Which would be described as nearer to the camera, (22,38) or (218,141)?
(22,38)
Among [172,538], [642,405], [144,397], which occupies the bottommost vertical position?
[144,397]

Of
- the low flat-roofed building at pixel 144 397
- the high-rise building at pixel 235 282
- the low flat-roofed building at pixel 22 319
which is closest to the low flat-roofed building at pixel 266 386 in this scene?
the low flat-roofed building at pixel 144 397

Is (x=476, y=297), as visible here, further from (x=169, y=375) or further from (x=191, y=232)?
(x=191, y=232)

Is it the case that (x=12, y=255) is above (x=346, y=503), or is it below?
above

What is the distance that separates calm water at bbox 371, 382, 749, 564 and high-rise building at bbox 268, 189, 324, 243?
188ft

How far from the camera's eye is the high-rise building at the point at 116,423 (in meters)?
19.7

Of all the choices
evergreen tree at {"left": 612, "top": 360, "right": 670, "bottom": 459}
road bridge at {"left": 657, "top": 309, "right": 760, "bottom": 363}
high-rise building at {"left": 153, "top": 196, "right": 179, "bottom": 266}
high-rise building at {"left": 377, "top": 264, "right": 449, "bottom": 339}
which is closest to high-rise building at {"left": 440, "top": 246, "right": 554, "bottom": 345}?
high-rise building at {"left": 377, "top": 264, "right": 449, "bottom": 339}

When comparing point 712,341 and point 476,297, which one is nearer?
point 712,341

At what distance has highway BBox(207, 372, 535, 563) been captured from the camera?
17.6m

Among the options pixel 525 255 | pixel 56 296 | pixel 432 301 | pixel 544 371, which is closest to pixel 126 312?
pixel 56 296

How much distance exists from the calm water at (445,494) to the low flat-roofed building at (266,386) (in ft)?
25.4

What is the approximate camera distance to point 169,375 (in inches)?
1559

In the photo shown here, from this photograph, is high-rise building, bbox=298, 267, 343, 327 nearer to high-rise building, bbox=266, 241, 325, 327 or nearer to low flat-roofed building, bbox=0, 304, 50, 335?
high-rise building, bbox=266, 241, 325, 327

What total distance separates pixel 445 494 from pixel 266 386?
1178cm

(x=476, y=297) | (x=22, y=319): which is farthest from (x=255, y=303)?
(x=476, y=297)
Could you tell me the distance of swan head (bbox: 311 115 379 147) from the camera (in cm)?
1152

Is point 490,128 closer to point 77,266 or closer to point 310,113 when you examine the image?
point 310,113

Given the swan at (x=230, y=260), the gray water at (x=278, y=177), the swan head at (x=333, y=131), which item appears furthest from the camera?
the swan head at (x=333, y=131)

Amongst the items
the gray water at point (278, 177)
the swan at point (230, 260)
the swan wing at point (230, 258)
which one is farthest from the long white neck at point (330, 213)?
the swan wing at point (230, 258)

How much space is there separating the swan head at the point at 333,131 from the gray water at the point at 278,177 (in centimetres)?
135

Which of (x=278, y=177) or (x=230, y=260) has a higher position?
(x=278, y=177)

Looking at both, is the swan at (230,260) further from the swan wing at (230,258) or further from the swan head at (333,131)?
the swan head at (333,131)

• **What you need to do**: Every line from the one containing "How much distance" through the end of the entries above must be echoed exactly, with both ends kept.

• **Response for this exercise**:
How much distance exists from the calm water at (445,494) to the low flat-roofed building at (266,386) (in ft)?
25.4

What is the approximate camera distance to point 169,375 (in inches)?
1559

In the photo shown here, from this photograph, is high-rise building, bbox=298, 267, 343, 327 nearer to high-rise building, bbox=266, 241, 325, 327 or nearer to low flat-roofed building, bbox=0, 304, 50, 335?
high-rise building, bbox=266, 241, 325, 327

What total distance separates pixel 445 494 from pixel 266 386?
1178cm

(x=476, y=297) | (x=22, y=319): which is farthest from (x=255, y=303)?
(x=476, y=297)
Could you tell me the distance of swan head (bbox: 311 115 379 147) from the camera (in cm)?
1152

Is point 490,128 closer to point 77,266 or closer to point 310,113 when you examine the image?
point 310,113

Given the swan at (x=230, y=260), the gray water at (x=278, y=177), the swan head at (x=333, y=131), which item appears furthest from the camera?
the swan head at (x=333, y=131)

Amongst the items
the gray water at point (278, 177)
the swan at point (230, 260)
the swan wing at point (230, 258)
which one is farthest from the long white neck at point (330, 213)?
the swan wing at point (230, 258)

How much space is there separating the swan head at the point at 333,131 from the gray water at the point at 278,177 (in centimetres)?
135

Which of (x=278, y=177) or (x=230, y=260) has a higher position?
(x=278, y=177)

Looking at both, is the swan at (230,260) further from the swan wing at (230,258) or further from the swan head at (333,131)?
the swan head at (333,131)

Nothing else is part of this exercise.